The evolution of data and the access to new and more complex information validates the

emerging maxim: continual learning is a requirement of the 21st century organization. Knowledge fuels the new economy.

The Intelligent Community Forum's book, "Brain Gain," proposes a new lens that views the

knowledge economy as vital to community development. Knowledge workers spur innovation, and communities that invest in knowledge strengthen their capacity to become vibrant regional economic centers. Rather than discussing the reality of the brain drain -- the situation in which educated workers leave our community, region and state -- the book's author, Robert Bell, encourages communities to create collaborations, sponsor innovation and support quality of life initiatives that foster a brain gain.

South Dakota, and in particular, Mitchell, is fertile ground for developing a brain-gain culture.

Brain-gain communities invest in educational partnerships. While criticism is often rendered

about the relationship between the Mitchell School District and Dakota Wesleyan University, this partnership has yielded tremendous benefit for the region. L.B. Williams Elementary is tangible evidence of that benefit. Also, 30 percent of the teachers in the Mitchell School District are DWU graduates. Aspiring teachers gain experience in district classrooms, often choosing to stay in Mitchell or begin their careers in underserved areas across the state.

Another successful partnership stems from Avera Queen of Peace's investment in nursing

and athletic training education at DWU. It is an investment that continues to yield a well-qualified local labor force in health care. Nearly 70 percent of the nursing staff in the regional Avera system are graduates of the higher education institutions in Mitchell.

A partnership between DWU's digital media and design department and Innovative Systems is building a well-qualified labor force of mobile platform designers.

The list goes on. At MTI, partnerships between industry and education are preparing a new

generation of welders for Trail King, wind energy experts for the region, and radiology technicians for our local hospital system. Investing in developing a knowledgeable workforce encourages innovation and generates sustainable business revenues for our region.

Assigned task 1: According to the piece on Mitchell's brain gain, why is the partnership between the Mitchell School District and Dakota Wesleyan University beneficial to the region? Answer in one to three sentences.
Assigned task 2: Write the next part of the piece on building a brain-gain culture in Mitchell, starting after its sentence about investing in a knowledgeable workforce.

Collected data:
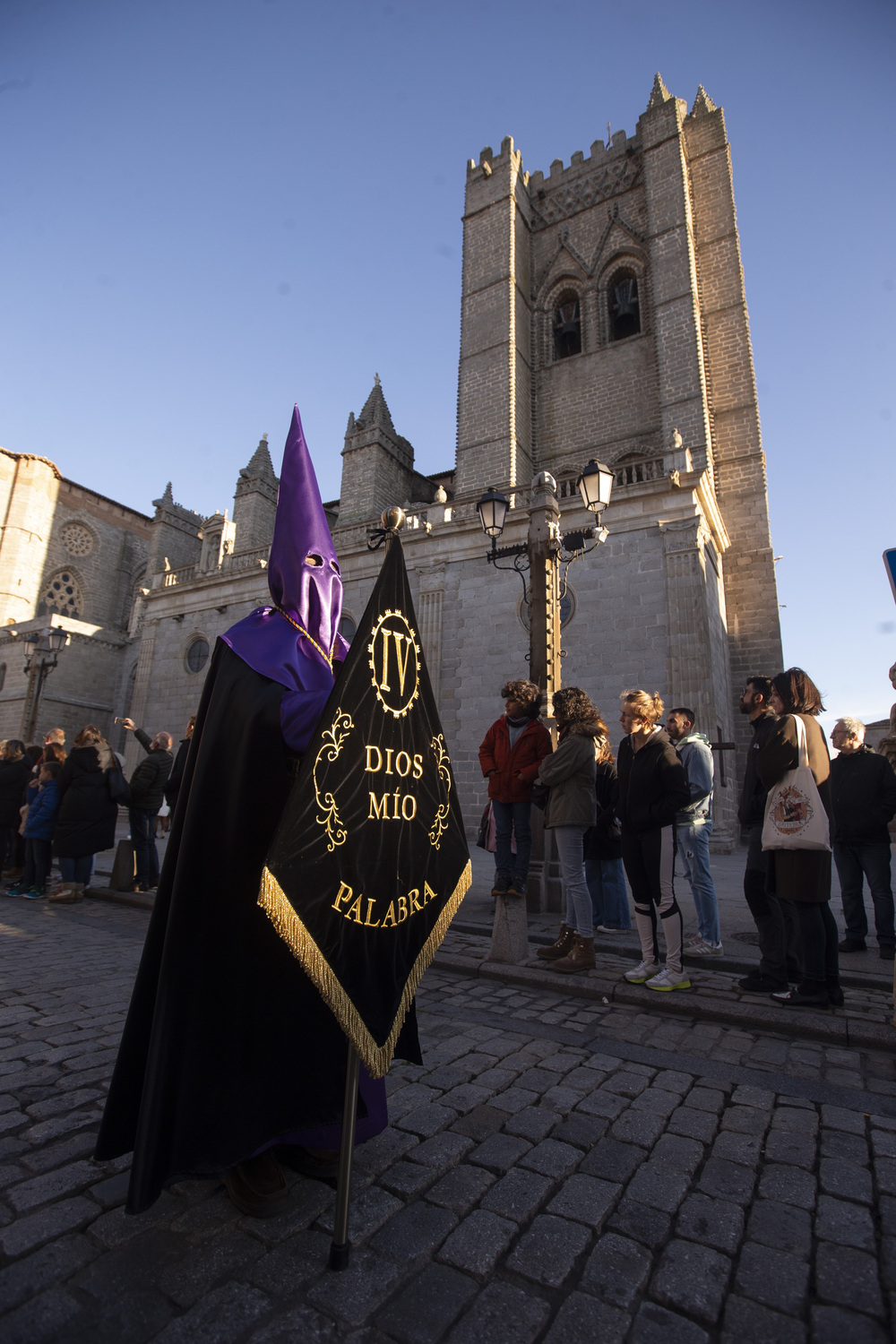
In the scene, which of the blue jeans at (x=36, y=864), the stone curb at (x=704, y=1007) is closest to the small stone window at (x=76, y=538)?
the blue jeans at (x=36, y=864)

Exercise result 1: The partnership produced L.B. Williams Elementary, and 30 percent of the district's teachers are DWU graduates. Aspiring teachers also gain experience in district classrooms, and many then stay in Mitchell or begin their careers in underserved areas across the state.

Exercise result 2:
While countless strategies exist to encourage recruitment from outside of South Dakota,

we need to position our community to keep the knowledgeable workers we are developing right here in Mitchell and across South Dakota. In January, DWU will launch an online degree completion program, an investment in continual learning for leaders in our community and region. For individuals who have completed some college coursework, this program will allow more students to improve their ability to be knowledge workers in their respective workplaces, and they will able to take their classes where and when it fits their schedules.

Developing attitudes that embrace the principles of the brain-gain community can start here at

home. The answer is collaboration -- among corporations, nonprofits and other major institutions. For the knowledge economy to thrive in Mitchell, our community needs to embrace education, both K-12 and higher education.

As the citizens of Mitchell plan our future, we need to continually consider ways that we can

leverage the strengths of education, industry and nonprofits to create vital partnerships that encourage our knowledge workers to stay in our region and contribute to its growth and vibrancy. We also need to commit to community attitudes that shun the antagonism and negativity that impede our progress.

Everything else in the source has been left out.